Danish artist Jens Haaning recently unveiled his latest work. It was commissioned with the understanding that he would use $84,000 in dollar bills provided by a museum in its creation, but it turned out to consist of two completely white canvases titled “Take The Money And Run.”
Per CBS, Haaning was brought on to remake two of his older pieces, “An Average Danish Annual Income” and “An Average Austrian Annual Income,” which “both used actual cash to show the average incomes of the two countries.” Haaning was provided “bank notes to use in the work” in the form of $84,000 USD on top of his commission. The artist’s contract stipulates that the $84K in dollars doesn’t belong to him and has to be returned at the end of the exhibition early next year.
Kunsten Museum Of Modern Art’s director Lasse Andersson says Haaning told him via email that instead of recreating old work, he’d made something new called “Take The Money And Run.” Then he delivered the blank canvases, no cash included, and Andersson says he thought it was funny and interesting but that it also gave the Kunsten Museum “a bit of a wake up call as everyone [now] wonders where did the money go.”

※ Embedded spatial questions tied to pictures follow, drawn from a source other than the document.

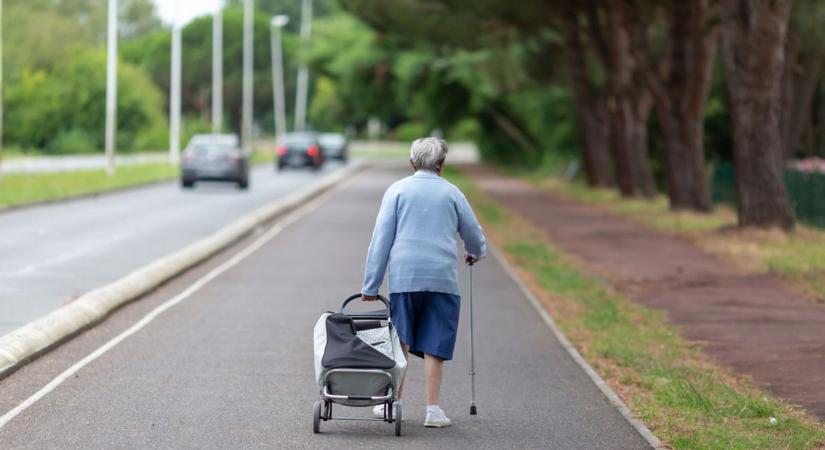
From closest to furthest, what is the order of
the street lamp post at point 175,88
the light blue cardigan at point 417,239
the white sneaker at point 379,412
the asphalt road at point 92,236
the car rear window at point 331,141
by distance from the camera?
the light blue cardigan at point 417,239 < the white sneaker at point 379,412 < the asphalt road at point 92,236 < the street lamp post at point 175,88 < the car rear window at point 331,141

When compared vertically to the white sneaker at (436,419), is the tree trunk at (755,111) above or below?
above

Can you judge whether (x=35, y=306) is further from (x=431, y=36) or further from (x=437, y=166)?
(x=431, y=36)

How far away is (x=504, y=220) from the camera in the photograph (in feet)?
109

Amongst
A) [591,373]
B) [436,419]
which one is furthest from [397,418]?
[591,373]

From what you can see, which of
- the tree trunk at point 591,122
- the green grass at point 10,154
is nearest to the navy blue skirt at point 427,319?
the tree trunk at point 591,122

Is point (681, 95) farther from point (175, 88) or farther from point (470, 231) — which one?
point (175, 88)

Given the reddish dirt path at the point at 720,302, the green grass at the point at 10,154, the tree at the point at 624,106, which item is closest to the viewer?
the reddish dirt path at the point at 720,302

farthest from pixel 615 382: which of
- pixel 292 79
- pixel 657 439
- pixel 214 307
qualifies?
pixel 292 79

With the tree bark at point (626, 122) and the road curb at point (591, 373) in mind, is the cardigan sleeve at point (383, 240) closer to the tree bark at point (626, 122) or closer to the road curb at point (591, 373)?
the road curb at point (591, 373)

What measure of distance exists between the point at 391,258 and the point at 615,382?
3076 mm

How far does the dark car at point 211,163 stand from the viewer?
44094 millimetres

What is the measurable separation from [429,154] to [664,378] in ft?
11.0

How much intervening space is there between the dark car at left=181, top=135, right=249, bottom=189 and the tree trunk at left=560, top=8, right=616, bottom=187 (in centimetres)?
967

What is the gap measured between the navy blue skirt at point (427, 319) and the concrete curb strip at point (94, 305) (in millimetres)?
3154
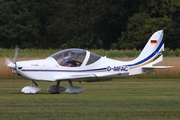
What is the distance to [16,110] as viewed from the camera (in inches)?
593

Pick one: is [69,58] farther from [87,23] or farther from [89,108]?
[87,23]

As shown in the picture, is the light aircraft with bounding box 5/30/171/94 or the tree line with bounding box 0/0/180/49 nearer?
the light aircraft with bounding box 5/30/171/94

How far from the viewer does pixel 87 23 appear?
61.8 meters

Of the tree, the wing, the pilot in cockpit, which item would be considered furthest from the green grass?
the tree

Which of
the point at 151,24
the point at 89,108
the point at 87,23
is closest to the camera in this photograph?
the point at 89,108

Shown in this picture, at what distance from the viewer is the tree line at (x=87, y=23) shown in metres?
54.2

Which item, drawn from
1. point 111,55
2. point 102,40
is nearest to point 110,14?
point 102,40

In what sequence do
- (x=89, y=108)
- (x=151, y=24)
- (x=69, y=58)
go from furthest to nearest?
1. (x=151, y=24)
2. (x=69, y=58)
3. (x=89, y=108)

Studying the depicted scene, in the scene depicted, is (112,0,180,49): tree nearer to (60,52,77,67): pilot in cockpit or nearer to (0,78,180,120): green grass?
(60,52,77,67): pilot in cockpit

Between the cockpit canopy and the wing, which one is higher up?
the cockpit canopy

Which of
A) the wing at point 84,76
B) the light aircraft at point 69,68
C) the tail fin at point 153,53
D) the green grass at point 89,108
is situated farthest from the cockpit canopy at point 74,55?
the green grass at point 89,108

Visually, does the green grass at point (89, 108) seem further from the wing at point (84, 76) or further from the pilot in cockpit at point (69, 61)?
the pilot in cockpit at point (69, 61)

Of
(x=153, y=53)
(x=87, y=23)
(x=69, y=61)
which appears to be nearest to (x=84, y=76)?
(x=69, y=61)

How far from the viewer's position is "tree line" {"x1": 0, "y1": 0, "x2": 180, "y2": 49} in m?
54.2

Haaning issued a press release saying that “the artwork is essentially about the working conditions of artists” and meant to make “a statement saying that we also have the responsibility of questioning the structures that we are part of.”

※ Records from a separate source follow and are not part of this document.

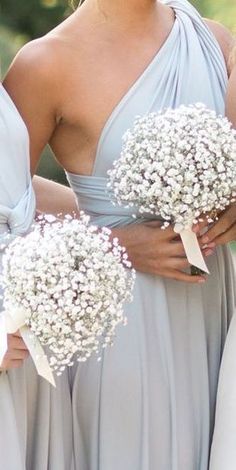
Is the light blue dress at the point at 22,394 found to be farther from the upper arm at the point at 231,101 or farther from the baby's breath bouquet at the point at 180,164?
the upper arm at the point at 231,101

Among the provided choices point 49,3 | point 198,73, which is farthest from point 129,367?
point 49,3

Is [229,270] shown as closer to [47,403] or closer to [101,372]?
[101,372]

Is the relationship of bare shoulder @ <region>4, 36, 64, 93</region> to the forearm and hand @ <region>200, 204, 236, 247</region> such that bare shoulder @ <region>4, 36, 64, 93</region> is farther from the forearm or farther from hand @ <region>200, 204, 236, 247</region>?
hand @ <region>200, 204, 236, 247</region>

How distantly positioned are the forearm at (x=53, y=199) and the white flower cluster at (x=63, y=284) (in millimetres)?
887

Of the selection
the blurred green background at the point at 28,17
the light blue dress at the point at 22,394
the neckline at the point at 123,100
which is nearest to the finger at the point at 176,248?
the neckline at the point at 123,100

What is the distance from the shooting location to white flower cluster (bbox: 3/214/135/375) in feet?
8.96

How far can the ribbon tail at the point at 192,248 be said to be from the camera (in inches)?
124

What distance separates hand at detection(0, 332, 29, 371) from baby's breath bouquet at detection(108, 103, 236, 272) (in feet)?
1.55

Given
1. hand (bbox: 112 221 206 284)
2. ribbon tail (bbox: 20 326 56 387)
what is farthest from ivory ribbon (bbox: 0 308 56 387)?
hand (bbox: 112 221 206 284)

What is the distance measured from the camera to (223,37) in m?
3.63

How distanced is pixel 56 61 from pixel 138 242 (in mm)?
564

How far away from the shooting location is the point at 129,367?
331cm

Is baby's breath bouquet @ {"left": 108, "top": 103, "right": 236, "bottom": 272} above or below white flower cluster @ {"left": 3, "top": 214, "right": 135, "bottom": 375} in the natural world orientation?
above

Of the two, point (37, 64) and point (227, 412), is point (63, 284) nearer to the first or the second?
point (227, 412)
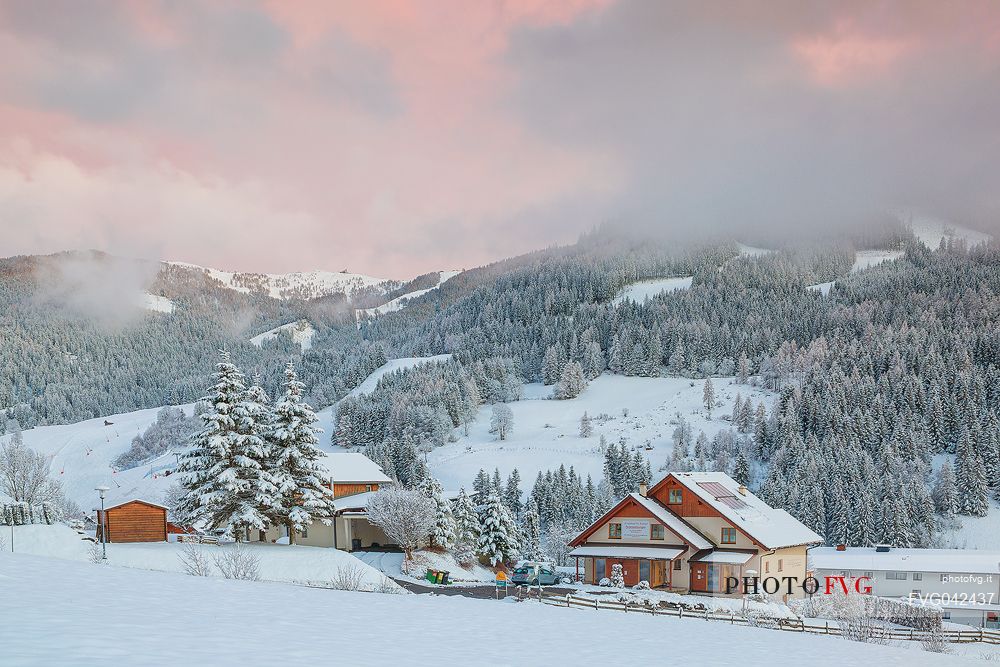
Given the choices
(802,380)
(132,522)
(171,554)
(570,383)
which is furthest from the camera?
(570,383)

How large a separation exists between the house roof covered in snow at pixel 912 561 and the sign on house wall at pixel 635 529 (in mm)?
18422

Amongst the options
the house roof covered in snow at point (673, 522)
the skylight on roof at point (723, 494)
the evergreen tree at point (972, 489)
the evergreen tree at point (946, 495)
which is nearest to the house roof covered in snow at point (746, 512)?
the skylight on roof at point (723, 494)

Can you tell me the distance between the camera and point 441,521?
159 ft

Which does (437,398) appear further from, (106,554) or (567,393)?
(106,554)

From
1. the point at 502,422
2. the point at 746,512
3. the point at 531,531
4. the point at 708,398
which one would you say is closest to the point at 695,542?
the point at 746,512

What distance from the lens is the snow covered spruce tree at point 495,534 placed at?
50.6 meters

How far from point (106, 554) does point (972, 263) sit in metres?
213

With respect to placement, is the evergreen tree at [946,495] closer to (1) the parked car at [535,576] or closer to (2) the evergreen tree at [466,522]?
(1) the parked car at [535,576]

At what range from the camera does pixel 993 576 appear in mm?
51750

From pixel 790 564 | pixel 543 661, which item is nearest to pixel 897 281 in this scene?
pixel 790 564

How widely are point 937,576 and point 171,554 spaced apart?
53458mm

“... If these structures are completely unreasonable, we must break with them,” he writes.
For his part, Andersson says Haaning “hasn’t broken any contract yet” and still has until January 16th, 2022 to return the $84,000 USD given to him for use in the piece.
In a time when some artists are doing shit like selling NFT JPEGs in an effort to erode both the viability of our planet’s future and the long-term health of the art world, it’s sort of refreshing to see some good old-fashioned statement-making/trolling on par with a banana taped to a gallery wall.